I've recently put into words an adaptation to the account given in Luke 16:19ff.

To answer the question - Nick...he'd also be the guy to warm the man in the lazy-boy that his house was burning down.

wv - birlop

Fred Butler said...

Fred, I thought jamesbrett was just giving ridiculous caricatured dodges that cartoon-character drive-bys might throw out.

and

James writes,
you have indeed misunderstood my comments.

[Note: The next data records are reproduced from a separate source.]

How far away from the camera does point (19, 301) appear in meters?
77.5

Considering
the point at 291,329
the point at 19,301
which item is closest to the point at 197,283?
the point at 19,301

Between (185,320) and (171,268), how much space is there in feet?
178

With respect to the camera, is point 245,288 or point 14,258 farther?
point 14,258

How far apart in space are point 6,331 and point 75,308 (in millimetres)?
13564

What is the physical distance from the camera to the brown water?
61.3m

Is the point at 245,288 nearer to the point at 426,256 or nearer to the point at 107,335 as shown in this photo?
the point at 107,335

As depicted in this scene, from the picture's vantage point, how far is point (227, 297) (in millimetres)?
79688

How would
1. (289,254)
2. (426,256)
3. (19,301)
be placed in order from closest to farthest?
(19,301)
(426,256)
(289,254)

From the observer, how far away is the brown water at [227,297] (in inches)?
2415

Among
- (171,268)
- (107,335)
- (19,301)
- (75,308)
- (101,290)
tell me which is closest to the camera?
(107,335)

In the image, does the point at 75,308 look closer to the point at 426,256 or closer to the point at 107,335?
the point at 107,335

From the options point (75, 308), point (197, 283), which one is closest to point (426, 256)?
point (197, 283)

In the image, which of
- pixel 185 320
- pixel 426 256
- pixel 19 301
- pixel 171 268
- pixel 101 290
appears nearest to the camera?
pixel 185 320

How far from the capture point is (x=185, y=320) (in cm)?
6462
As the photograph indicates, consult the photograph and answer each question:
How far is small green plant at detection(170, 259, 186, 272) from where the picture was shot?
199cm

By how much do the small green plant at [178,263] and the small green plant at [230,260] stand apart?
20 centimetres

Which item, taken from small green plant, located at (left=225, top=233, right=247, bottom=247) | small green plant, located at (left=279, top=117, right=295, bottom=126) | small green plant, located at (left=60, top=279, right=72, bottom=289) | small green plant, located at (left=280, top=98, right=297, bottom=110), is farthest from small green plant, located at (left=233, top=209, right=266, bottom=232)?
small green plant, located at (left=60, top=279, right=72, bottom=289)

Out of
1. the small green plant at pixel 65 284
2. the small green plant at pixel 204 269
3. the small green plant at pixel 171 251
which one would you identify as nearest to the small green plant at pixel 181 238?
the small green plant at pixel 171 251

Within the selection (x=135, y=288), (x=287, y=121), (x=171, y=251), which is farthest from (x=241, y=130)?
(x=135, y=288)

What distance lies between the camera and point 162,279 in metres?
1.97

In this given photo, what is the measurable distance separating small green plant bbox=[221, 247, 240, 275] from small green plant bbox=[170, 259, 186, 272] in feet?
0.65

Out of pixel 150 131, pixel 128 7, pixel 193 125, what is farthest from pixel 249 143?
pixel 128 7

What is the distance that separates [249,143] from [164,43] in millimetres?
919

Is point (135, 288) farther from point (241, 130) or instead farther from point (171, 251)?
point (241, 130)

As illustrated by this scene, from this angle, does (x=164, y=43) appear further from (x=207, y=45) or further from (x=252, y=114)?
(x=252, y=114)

Sorry about that if I did. It wasn't entirely clear and at first glance it seemed as though you were advocating the notion that Dan's parable was simplistic and thus unrealistic.

Apologies.

Steve said...

@Reality Check:
I explicitly did not defend "those men" and said that Nick was a good ambassador.
The problem with the parable and with many of the posts above is equating sound doctrine with love.
Christians should both speak the truth AND do it in love.
Truth and love are NOT the same thing. Neither trumps the need for the other, and either without the other is incomplete.

Robert said...

@jamesbrett,

Sorry about that. I was unclear about what you wrote and assumed incorrectly. I guess what I wrote can be used as a preepmptive comment to anybody who comes along and actually wants to write that lol

richturn said...

The loving,compassionate brother bought the traveller an airline ticket; and, traveller collected frequent flyer miles.

There is always the Emergent way.

donsands said...

"He doesn't have any love or compassion for you, and I've got buckets of both."

The map brother is mean.
The non-map brother is kind.

http://www.youtube.com/watch?v=tC8lxryE7iY&feature=player_embedded#!

No substance or truth, but buckets of kindness and love.

Eric said...

Steve,'

The parable does not equate sound doctrine with love, as you assert. The parable merely causes the reader to grapple with the idea that telling an individual what they need to hear is in fact a loving thing to do, whereas telling an individual what they want to hear despite the truth is in fact unloving.

RealityCheck said...

“Truth and love are NOT the same thing.”

So Jesus isn’t both Truth and love?

Come-on… the conflict arises when someone thinks that, in the name of love, it’s alright to compromise the Truth… or pretend it doesn’t even exist.

Also when those who should know better give cover to those that obviously don’t.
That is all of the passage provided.